Stan Nelson doesn't move as nimbly as he once did. It requires a little extra time and effort to climb aboard his riding lawn mower.
He's slower not because he is three weeks shy of his 103rd birthday but because he has a broken big toe on his right foot. The protective boot that he's wearing comes off soon. Nelson shrugs and keeps moving. He's encountered far worse circumstances in his extraordinary life.
"It takes about six weeks [to heal] altogether," he says in the living room of his home.
The former Anoka High football coach still lives by himself in a house 2 miles from the high school. He still does his own laundry. Still cooks. His specialties are beef stew and cookies.
"He calls them cowboy cookies," says his son Dave, a Hall of Fame high school football coach just like his dad.
Stan plays bingo and blackjack every two weeks at the casino. When he turned 100, he joked that if he had known he'd live this long, he would have taken better care of himself.
His family took him fishing on his 99th birthday, and, of course, Stan reeled in the biggest fish of the day.
That was the same year he figured he'd stop using a push mower to cut his large yard, so he bought himself a rider, which he calls his tractor. He has a funny story about that too, which he'll share later.
Sit with Stan Nelson for an hour, and he will regale you with tales that bring both laughter and wonderment at a man who has witnessed so much over a century-plus.
"I've seen just about everything there is to see," he says.
. . .
He grew up in Dawson, Minn., during the Great Depression. His father died when he was 2, leaving his mother Christine to raise four children by herself.
She sold the family farm and moved to town. When the bank closed, she lost everything. She took a job at the local restaurant making $1 a day on eight-hour shifts.
"I still don't know how she did it," Nelson says. "We all had enough to eat, and everybody was happy. She was an amazing woman."
After high school, Nelson enrolled at Augsburg College, where he earned 12 varsity letters as a four-sport athlete: football, basketball, baseball and golf.
"Back in those days," he says, "it wasn't very hard to make the varsity."
He had saved $100 working at a gas station to take to school as a freshman. That was gone in no time.
"The captain of the football team, Irv Nerdahl, got me in a card game, and he took all $100 away from me," he says, noting that he told Nerdahl that someday he would get even with him.
The attack on Pearl Harbor took place during his senior year. Nelson enlisted in the Navy the next day.
. . .
He joined the V-7 program at Northwestern, which enabled midshipmen to become commissioned officers through accelerated training. They were known as the "90-day wonders."
On June 6, 1944, Nelson participated in the invasion of Normandy in World War II, also known as D-Day.

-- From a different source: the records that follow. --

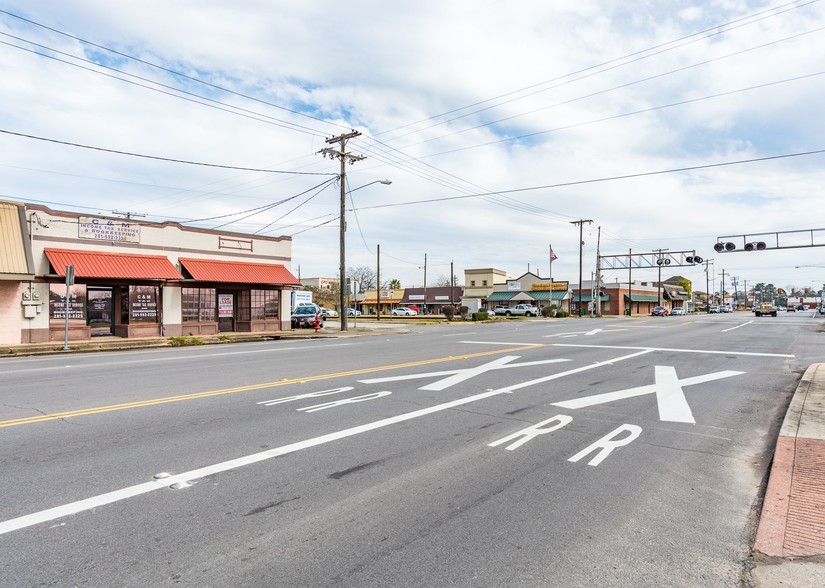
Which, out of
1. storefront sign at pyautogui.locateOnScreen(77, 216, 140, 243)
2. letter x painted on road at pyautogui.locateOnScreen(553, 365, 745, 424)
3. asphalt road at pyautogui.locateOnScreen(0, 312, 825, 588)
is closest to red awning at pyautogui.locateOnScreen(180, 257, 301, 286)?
storefront sign at pyautogui.locateOnScreen(77, 216, 140, 243)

As deck officer on a Landing Craft Infantry, he ferried 250 soldiers to Omaha Beach on each run, making several trips total that day.
He later served as a patrol craft captain in the Pacific theater.

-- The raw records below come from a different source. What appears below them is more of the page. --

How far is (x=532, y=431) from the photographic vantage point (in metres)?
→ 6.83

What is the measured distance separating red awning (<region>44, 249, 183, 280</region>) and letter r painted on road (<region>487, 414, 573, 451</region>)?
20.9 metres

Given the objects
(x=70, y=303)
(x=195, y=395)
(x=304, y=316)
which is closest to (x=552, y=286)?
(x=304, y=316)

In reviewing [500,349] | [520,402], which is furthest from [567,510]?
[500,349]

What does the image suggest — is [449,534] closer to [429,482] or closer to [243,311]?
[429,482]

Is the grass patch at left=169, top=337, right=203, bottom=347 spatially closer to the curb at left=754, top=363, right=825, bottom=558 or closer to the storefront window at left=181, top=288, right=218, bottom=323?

"I'm so glad I had the opportunity to serve my country," he says. "I would never take a million dollars for not having had that opportunity."

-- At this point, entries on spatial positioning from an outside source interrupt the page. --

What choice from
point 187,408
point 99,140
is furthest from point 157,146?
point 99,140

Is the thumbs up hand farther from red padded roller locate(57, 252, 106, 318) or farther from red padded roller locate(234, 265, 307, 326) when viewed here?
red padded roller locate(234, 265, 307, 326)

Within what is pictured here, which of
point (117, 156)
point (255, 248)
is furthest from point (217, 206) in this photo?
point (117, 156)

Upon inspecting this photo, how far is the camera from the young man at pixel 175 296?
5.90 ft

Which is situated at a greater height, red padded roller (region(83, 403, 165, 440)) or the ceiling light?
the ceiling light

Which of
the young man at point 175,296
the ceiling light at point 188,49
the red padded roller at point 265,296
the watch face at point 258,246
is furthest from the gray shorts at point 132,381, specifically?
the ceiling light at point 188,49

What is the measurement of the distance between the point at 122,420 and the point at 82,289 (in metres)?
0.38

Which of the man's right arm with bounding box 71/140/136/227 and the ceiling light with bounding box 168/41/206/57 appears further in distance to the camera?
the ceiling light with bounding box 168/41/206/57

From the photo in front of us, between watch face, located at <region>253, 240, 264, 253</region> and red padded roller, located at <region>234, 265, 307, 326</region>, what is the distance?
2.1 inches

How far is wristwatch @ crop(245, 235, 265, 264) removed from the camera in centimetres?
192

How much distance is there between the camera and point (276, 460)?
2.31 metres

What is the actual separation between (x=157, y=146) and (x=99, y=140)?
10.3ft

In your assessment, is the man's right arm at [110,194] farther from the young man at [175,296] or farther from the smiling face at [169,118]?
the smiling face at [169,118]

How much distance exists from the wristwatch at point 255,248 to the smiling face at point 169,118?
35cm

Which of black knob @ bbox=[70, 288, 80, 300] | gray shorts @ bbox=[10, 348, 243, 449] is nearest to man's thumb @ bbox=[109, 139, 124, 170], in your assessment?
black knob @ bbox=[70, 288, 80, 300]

His older brother Edor served in Gen. George Patton's Third Army in the war. He was shot in the leg and captured by the Germans. Their mother learned that he was a prisoner of war on Christmas Day.
Edor escaped captivity after six months and managed to elude the Germans and Russians while making his way to Egypt, and then home.
"He had quite an experience," Stan says.
Edor later became Augsburg's longtime football and baseball coach. The school's athletic field is named after him. Edor died in 2014, nine days after his 100th birthday.
. . .
Stan calls it "destiny" that he got into coaching too. He coached multiple sports at Zumbrota and Farmington over seven years. Then Anoka offered him $1,000 to coach football in 1953.
"I couldn't believe it," he says.
In 26 seasons, he won seven conference championships, 154 games and the mythical state title in 1964. He coached five all-state quarterbacks, including Duane Blaska, who played for the Gophers during their Rose Bowl seasons in the early 1960s.
Nelson's athletic and coaching prowess were such that four different organizations inducted him into their Hall of Fame.
. . .
Nerdahl, the Augsburg teammate who played him out of $100 in cards? He became the longtime football coach at Robbinsdale High. Nelson scheduled Nerdahl's team in Anoka's historic Pumpkin Bowl in 1961. Anoka won the game.
"After the game, I shook hands with Irv and said, 'Remember when I said someday, somehow I'll get that $100 back?' " Nelson says. "I said, 'This is it.' "
. . .
Anoka once recorded a 33-game winning streak across four seasons. Nelson breaks into a smile when his son asks him to share his favorite story about it.
He wore the same shirt every game during the streak. His late wife, Marcie, always made sure it was clean and ready for him on gameday. When the streak finally ended against White Bear Lake, Nelson came home and told his wife that he was getting rid of the shirt.
"And she said, 'Thank heavens, I can get rid of this dress. I've been wearing the same dress for four years,' " he says, voice booming in laughter.
Marcie, his wife of 64 years, died in 2011. The family tree that sprouted from their union brings Nelson endless pride and delight.
They had three children. Steve played linebacker for the New England Patriots for 14 seasons, made three Pro Bowls and is a member of the team's Hall of Fame.
Dave won 267 games and two state championships with six Prep Bowl appearances in 36 seasons split between Blaine and Minnetonka.
Oldest child Cheryl was the best athlete of the bunch, everyone agrees. She would have been a multisport star had girls been allowed to compete in sports when she was in high school.
"We have the greatest kids that you could imagine having," Nelson says.
The family has grown to include 10 grandchildren and 23 great-grandkids. A family gathering is set for Nelson's 103rd birthday on Sept. 22. He wants to keep it low-key. The plan is to play bingo in his garage.
Nelson loves to play cards at the Running Aces casino. The concierge always greets him with a hug, and, in a nod to his age, he's been gifted on several visits $102 in chips.
. . .
The competitor inside him comes out when his son takes a playful jab. Nelson competed in golf at the National Senior Games at age 95. Dave caddied for him in the 95-and-older division.
"He took third," Dave says, "but there were only three golfers in it."
"Hey, that sounds bad, I know," Nelson says as a rebuttal. "But it was only one stroke that separated third place from first place. I was tied with a guy going to the 18th hole. They had a water puddle in front of the green. I put one in the water puddle, and that was the end of the match."
. . .
Now, about the riding mower in the garage. Apparently, the store initially was hesitant to agree to a financing plan because, well, Nelson was 99 years old, but he left as the proud owner of the John Deere. He cuts the backyard and front, and a neighborhood kid takes care of the sides with the push mower because they are sloped.
The tractor also doubles as Nelson's mode of transportation when he wants to visit friends on his street. He fires it up and backs it out of the garage, and off he goes.
The football coach and war hero says he's seen just about everything there is to see. That doesn't mean he's done looking.